On the eve of Sundance, the couple called with news that Kurt was being pulled. Spiegel immediately contacted the film's director, Nick Broomfield, and three days later--after Broomfield's negotiations with Slamdance fell through--Slamdunk had its opening-night film and a frenzied crowd out front.
"Daryl Hannah and Sofia Coppola had to shove their way," Spiegel says from Slamdunk HQ, a rented Elks lodge meeting space with folding chairs and a portable screen.
And what of Courtney Love, whose threats of lawsuits scared off Sun and Slam? "She hasn't bugged us," Spiegel says. "I think she kind of found out that there's really nothing inciminating about the film." (Critical buzz is that the docu is noteworthy mainly for its subject matter--the "suicide" of Kurt Cobain.)

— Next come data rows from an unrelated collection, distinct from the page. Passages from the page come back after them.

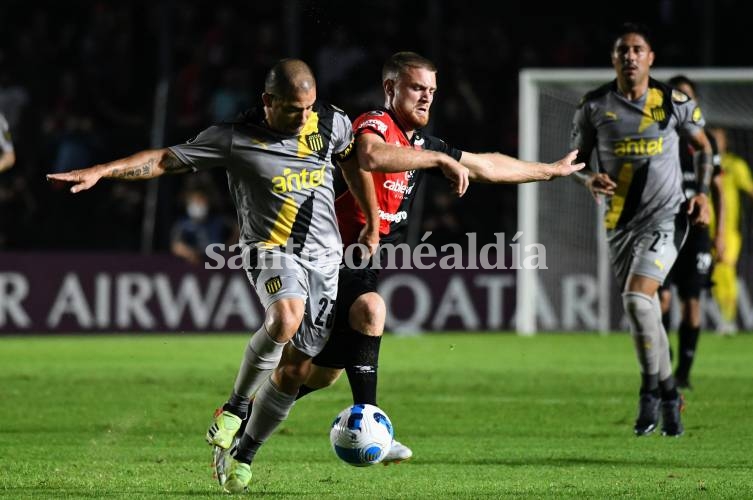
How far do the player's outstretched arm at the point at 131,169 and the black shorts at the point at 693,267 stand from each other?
20.0 feet

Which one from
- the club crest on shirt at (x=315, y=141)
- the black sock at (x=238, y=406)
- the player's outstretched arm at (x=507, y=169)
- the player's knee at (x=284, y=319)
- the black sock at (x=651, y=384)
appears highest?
the club crest on shirt at (x=315, y=141)

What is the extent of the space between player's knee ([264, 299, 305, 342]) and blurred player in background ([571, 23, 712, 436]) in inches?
111

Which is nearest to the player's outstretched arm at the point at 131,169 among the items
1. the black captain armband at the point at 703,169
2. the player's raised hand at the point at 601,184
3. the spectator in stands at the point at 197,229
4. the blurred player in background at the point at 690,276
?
the player's raised hand at the point at 601,184

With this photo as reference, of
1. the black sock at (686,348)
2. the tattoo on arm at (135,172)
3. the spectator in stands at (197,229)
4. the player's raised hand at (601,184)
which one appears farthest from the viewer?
the spectator in stands at (197,229)

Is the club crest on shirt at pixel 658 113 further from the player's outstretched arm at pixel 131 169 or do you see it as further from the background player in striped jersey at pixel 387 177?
the player's outstretched arm at pixel 131 169

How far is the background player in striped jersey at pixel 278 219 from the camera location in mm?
6355

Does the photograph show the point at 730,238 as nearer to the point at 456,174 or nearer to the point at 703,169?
the point at 703,169

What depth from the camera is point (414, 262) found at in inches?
686

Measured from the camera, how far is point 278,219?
6602 mm

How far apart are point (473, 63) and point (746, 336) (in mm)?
5333

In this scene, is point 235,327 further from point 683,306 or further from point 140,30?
point 683,306

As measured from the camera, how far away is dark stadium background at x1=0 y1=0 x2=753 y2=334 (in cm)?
1839

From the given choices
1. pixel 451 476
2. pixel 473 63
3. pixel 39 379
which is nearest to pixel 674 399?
pixel 451 476

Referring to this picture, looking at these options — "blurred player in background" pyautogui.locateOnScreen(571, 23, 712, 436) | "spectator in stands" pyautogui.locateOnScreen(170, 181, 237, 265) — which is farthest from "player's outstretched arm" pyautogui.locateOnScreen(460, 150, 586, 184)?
"spectator in stands" pyautogui.locateOnScreen(170, 181, 237, 265)
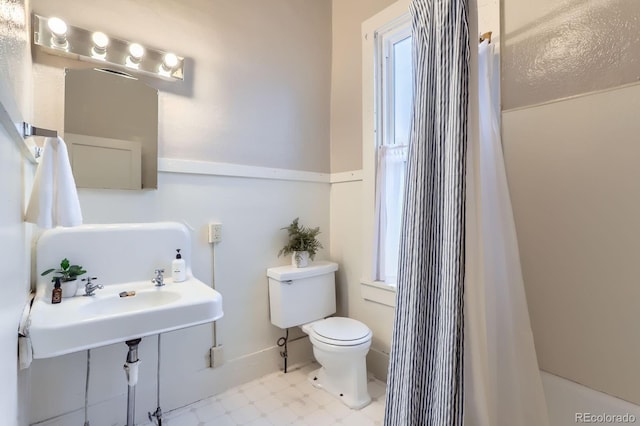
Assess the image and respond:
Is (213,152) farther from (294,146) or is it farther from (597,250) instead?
(597,250)

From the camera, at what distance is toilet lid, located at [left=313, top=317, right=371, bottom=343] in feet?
5.56

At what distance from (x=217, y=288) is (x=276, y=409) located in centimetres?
76

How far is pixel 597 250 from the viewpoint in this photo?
1.11 m

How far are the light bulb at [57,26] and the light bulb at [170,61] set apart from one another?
1.35 ft

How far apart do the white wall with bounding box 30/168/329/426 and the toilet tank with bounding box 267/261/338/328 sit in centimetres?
10

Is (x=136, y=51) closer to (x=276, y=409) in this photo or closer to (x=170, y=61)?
(x=170, y=61)

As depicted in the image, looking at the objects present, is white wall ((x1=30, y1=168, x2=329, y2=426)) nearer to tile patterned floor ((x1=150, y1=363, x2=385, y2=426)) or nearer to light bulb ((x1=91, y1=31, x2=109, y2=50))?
tile patterned floor ((x1=150, y1=363, x2=385, y2=426))

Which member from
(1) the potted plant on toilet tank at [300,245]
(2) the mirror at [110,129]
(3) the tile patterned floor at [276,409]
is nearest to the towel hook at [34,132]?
(2) the mirror at [110,129]

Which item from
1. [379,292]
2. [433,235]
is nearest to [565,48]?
[433,235]

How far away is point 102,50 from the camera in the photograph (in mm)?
1442

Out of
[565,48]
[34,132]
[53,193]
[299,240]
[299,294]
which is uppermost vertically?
[565,48]

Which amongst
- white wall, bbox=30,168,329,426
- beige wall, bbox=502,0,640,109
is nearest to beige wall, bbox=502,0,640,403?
beige wall, bbox=502,0,640,109

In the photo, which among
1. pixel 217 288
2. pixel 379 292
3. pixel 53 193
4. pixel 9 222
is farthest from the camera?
pixel 379 292

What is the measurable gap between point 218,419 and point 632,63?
2.36 meters
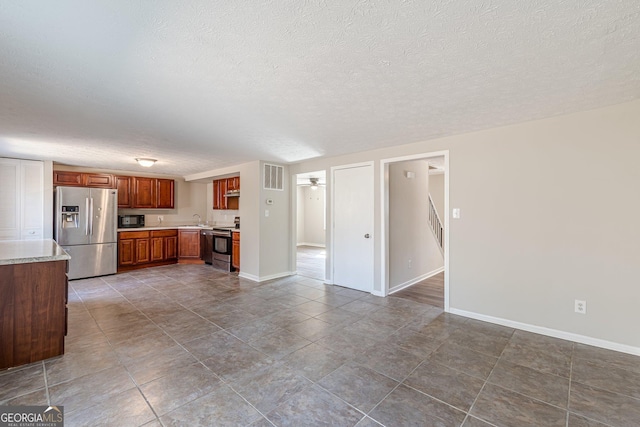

By calling on talent already in town for Sundance, Spiegel landed Civil War-maker Ken Burns and director George Hickenlooper (the short, Some Folks Call it a Slingblade) for group discussions. And many of the fest's films have stars: Groupies stars Ally Sheedy, Dogtown has Mary Stuart Masterson and Jon Favreau and Ill Gotten Gains is a slave-revolt story with Djimon Hounsou shot pre-Amistad.
While Sundance has a big closing-night awards show and party tonight, what's Slamdunk got planned? "Maybe a mock awards. We haven't figured it out yet. We'll probably just have a party."
Well, maybe next year. Spiegel says they plan to return to Park City for Slamdunk II next January.